▶ **GIVEN DATA**:
* * * * *
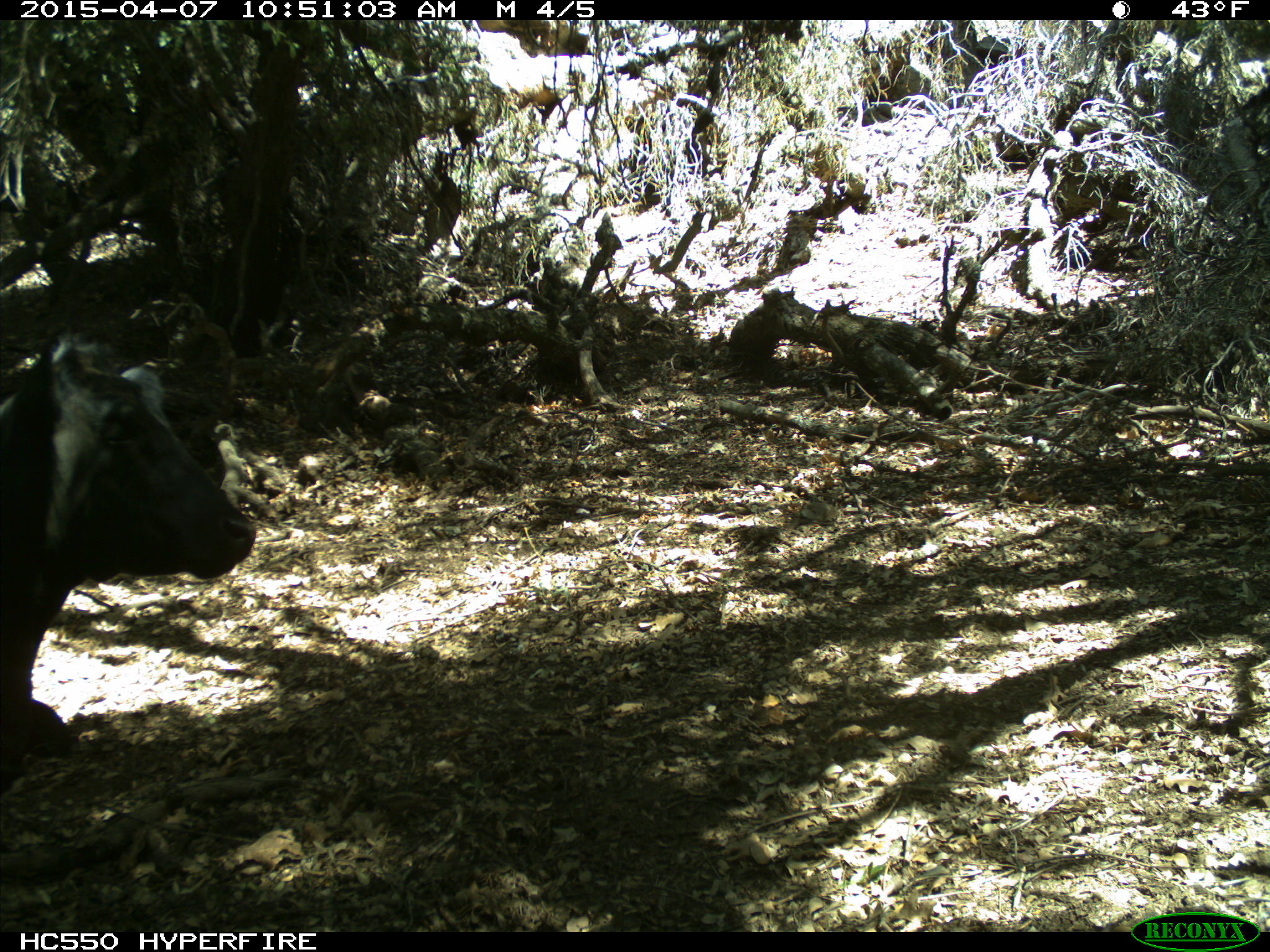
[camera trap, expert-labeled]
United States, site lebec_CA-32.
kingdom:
* * * * *
▶ **YOUR OBJECTIVE**: Every line of the data is to be transcribed exactly, and no picture is to be included.

▶ **THE COMPLETED TASK**:
[camera trap, expert-labeled]
United States, site lebec_CA-32.
kingdom:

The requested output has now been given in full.